Evidence collected by the PWNC Scanner

Authors Anand Kumar Rai, Siddharth D Jaiswal, Shubham Prakash, Bendi Pragnya Sree, Animesh Mukherjee arXiv ID 2410.16712 Category cs.SD: Sound Cross-listed cs.CL, eess.AS Citations 3 Venue 2024 IEEE International Conference on Knowledge Graph (ICKG) Last Checked 3 months ago

Abstract

Automatic Speech Recognition (ASR) systems have been examined and shown to exhibit biases toward particular groups of individuals, influenced by factors such as demographic traits, accents, and speech styles. Noise can disproportionately impact speakers with certain accents, dialects, or speaking styles, leading to biased error rates. In this work, we introduce a novel framework DENOASR, which is a selective denoising technique to reduce the disparity in the word error rates between the two gender groups, male and female. We find that a combination of two popular speech denoising techniques, viz.
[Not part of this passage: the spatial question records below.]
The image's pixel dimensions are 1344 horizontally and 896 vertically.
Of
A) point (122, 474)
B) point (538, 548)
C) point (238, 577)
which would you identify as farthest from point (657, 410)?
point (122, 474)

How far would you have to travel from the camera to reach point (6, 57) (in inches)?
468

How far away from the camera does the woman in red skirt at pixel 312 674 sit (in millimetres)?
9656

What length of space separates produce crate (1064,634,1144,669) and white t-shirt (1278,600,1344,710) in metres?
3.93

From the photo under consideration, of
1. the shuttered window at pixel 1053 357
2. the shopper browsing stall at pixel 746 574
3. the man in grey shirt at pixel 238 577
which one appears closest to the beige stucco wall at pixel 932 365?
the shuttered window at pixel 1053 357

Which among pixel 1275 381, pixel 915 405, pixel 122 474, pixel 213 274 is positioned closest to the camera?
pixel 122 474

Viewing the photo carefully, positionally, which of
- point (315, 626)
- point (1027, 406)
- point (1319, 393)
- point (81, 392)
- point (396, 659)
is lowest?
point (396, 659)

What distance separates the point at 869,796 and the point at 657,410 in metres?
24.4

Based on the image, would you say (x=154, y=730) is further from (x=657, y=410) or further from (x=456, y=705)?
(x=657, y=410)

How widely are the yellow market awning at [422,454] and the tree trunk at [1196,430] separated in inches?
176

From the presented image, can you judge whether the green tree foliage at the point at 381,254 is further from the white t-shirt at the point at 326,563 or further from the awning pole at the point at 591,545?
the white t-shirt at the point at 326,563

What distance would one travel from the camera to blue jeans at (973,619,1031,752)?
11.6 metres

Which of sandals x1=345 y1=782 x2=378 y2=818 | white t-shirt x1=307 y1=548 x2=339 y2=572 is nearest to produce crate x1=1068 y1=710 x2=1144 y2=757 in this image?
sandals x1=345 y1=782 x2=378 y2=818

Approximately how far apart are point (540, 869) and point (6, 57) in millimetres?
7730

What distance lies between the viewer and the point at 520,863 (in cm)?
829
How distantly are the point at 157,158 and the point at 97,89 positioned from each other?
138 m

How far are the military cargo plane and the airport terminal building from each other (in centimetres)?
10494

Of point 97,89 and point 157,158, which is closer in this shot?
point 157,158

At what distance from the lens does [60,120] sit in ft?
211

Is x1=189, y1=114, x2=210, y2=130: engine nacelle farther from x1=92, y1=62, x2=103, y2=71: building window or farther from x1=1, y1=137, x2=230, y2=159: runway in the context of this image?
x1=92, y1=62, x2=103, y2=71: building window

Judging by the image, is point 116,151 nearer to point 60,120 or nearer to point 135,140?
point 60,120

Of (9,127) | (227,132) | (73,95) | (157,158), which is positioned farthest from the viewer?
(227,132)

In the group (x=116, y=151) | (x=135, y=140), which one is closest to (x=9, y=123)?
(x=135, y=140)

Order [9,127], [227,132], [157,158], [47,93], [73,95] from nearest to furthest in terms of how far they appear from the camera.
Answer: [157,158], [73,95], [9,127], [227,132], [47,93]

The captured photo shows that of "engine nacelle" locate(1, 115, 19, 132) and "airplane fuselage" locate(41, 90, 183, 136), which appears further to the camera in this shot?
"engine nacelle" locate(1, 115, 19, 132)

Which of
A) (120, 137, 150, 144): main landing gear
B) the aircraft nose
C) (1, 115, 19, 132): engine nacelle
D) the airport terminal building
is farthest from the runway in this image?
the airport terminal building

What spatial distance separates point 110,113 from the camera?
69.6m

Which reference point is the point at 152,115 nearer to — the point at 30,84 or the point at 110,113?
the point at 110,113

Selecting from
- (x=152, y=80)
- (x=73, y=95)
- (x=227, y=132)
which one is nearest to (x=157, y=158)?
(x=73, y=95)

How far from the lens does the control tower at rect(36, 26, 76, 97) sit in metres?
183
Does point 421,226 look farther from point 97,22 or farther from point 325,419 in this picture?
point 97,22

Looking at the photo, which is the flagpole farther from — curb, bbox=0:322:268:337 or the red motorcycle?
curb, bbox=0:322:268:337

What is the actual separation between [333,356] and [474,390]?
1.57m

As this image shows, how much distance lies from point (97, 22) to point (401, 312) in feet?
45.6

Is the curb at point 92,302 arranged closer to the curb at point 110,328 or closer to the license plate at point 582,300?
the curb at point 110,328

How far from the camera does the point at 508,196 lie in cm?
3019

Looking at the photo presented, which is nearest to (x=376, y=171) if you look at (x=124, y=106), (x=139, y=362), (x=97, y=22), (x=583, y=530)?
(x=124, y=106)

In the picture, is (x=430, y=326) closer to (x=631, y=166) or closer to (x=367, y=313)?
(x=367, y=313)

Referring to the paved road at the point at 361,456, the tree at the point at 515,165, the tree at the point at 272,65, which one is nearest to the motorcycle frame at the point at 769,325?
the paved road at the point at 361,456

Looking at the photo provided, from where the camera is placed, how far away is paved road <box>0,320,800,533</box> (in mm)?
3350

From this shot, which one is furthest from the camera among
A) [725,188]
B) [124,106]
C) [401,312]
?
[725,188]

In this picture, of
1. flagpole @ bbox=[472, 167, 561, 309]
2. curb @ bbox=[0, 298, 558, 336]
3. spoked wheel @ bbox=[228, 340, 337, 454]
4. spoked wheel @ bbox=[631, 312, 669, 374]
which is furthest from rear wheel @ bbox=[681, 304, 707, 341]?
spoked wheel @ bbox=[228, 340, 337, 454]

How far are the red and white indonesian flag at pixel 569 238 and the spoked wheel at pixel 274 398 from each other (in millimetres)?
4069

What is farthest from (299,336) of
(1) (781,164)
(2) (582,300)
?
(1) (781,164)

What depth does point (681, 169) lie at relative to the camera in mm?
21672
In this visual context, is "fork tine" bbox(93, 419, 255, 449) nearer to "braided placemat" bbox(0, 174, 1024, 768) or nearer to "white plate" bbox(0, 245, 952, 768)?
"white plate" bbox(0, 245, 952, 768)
DEMUCS and LE, can be effectively used to mitigate ASR disparity without compromising their overall performance. Experiments using two state-of-the-art open-source ASRs - OpenAI WHISPER and NVIDIA NEMO - on multiple benchmark datasets, including TIE, VOX-POPULI, TEDLIUM, and FLEURS, show that there is a promising reduction in the average word error rate gap across the two gender groups. For a given dataset, the denoising is selectively applied on speech samples having speech intelligibility below a certain threshold, estimated using a small validation sample, thus ameliorating the need for large-scale human-written ground-truth transcripts. Our findings suggest that selective denoising can be an elegant approach to mitigate biases in present-day ASR systems.